The Content Ingestion team at LinkedIn primarily focuses on discovering content across the web and ingesting it into the LinkedIn content ecosystem. Not only do we ingest content whenever a member shares a URL, but we also proactively search for interesting content that our members could enjoy.
Given the team’s focus, we’ve created a tool—called Post Inspector—for external content providers and internal teams at LinkedIn that provides insight into how we extract metadata so that content providers can easily optimize the sharing experience of their content on the LinkedIn platform. For instance, when members share a link to post on the platform, the Content Ingestion team’s services are tasked with finding the metadata to populate the shared post’s title, image, and content provider. Metadata is essentially a bird’s-eye view of the content that gives you an idea of what the content is about, but is not the content itself.
The internet and unstructured data
The great thing about the internet is that there is no standardized format that people must follow when publishing content online. This has allowed for a lot of innovation, and new forms of content have popped up over the years. However, since web pages have unpredictable formats, large players in the internet industry have come up with ways to be able to understand pages across the web in order to do things such as build helpful search engines or show content previews across platforms.
There have been several efforts in the past decade to introduce some structure to the web. For instance, schema.org and the Open Graph protocol are two of the major initiatives to allow web content providers to add helpful markup to their pages so that search engines and other web companies can better interpret the content.
Why Post Inspector?
When possible, our services use the content’s structured metadata, which can come in several forms, including Open Graph tags or OEmbed tags. However, we can’t expect that every piece of content on the web adheres to these protocols, nor can we expect that the provided metadata meets the protocols’ specifications for each metadata property. For instance, the provided image could be too large or too small, a title could be too long, and so on. Consequently, we need to have backup ways to interpret pages based on what’s available when extracting the metadata from the content, and we need to validate the data we are given to pick the best candidate for each metadata property (title, image, description, and so on).
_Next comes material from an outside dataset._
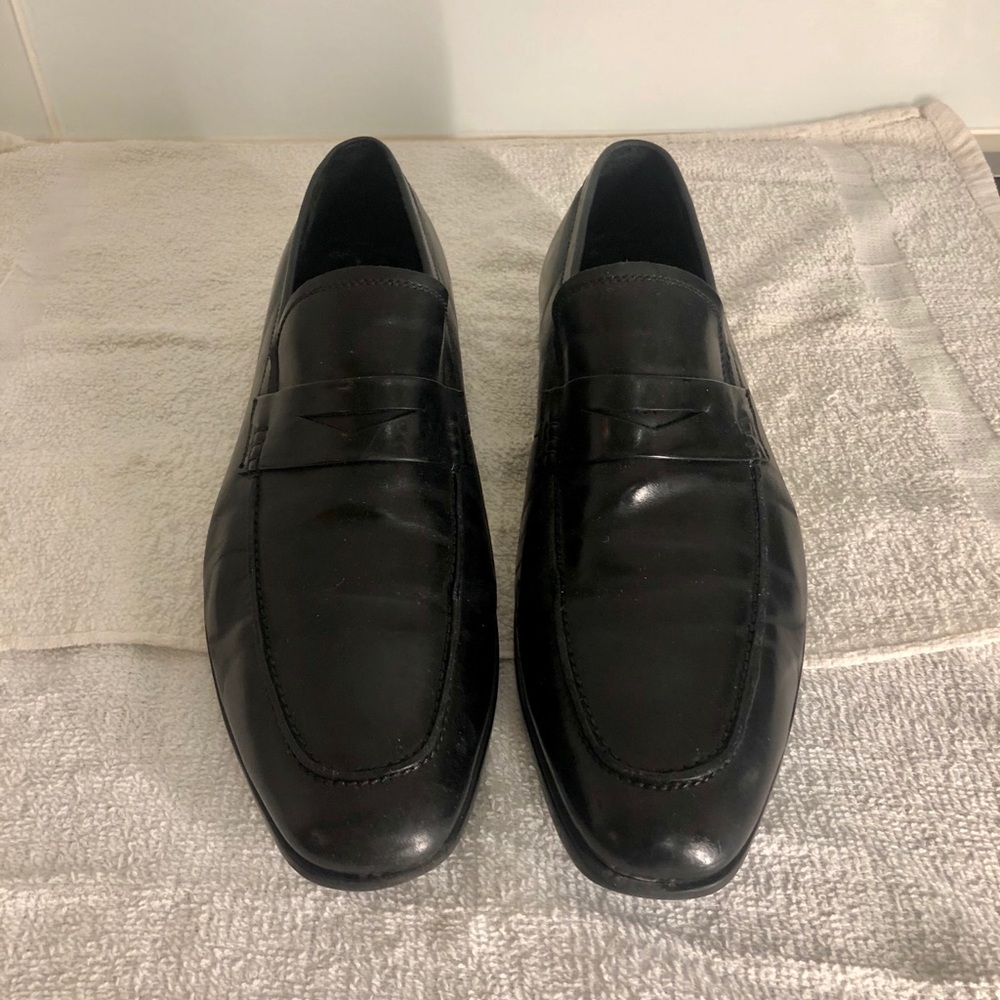 REISS men’s loafer (size 9)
This additional complexity of handling unstructured data and validating existing structured metadata makes it harder to reason about why we are extracting certain values. Our team had to answer a lot of questions regarding content metadata, such as why we chose a certain image over the one that was specified in the structured metadata. Often, the reason was because our service found a better candidate for the image because the image property’s criteria weren’t being met. Up until now, the reason why certain values were chosen instead of other ones was largely a mystery to most people outside our team. That had to change, because we want to help create the best content sharing experience for our members, in a highly scalable way.
At LinkedIn, we care a lot about both our members’ and publishers’ success, so we have teams across the company that work closely with publishers to help us provide our members with a variety of content, displayed in a way that makes the content fit seamlessly into the feed experience.
Without Post Inspector, each time a client had an issue with how our content was being displayed, because people didn’t have clear visibility into content metadata requirements, our team would have to answer with implementation details about why exactly certain values were picked.
We believed that the required knowledge to solve a problem should match the problem’s complexity. This effectively means that if a publisher, or any member for that matter, wants to improve how their content looks on LinkedIn, it should be extremely straightforward. Through Post Inspector, we want to empower our members and publishers alike, so that anyone can easily know what they can do to make improvements for their content to gain more traction on LinkedIn. No one should have to know the fine details of the LinkedIn architecture to figure out why their image is smaller than expected, or is not showing up.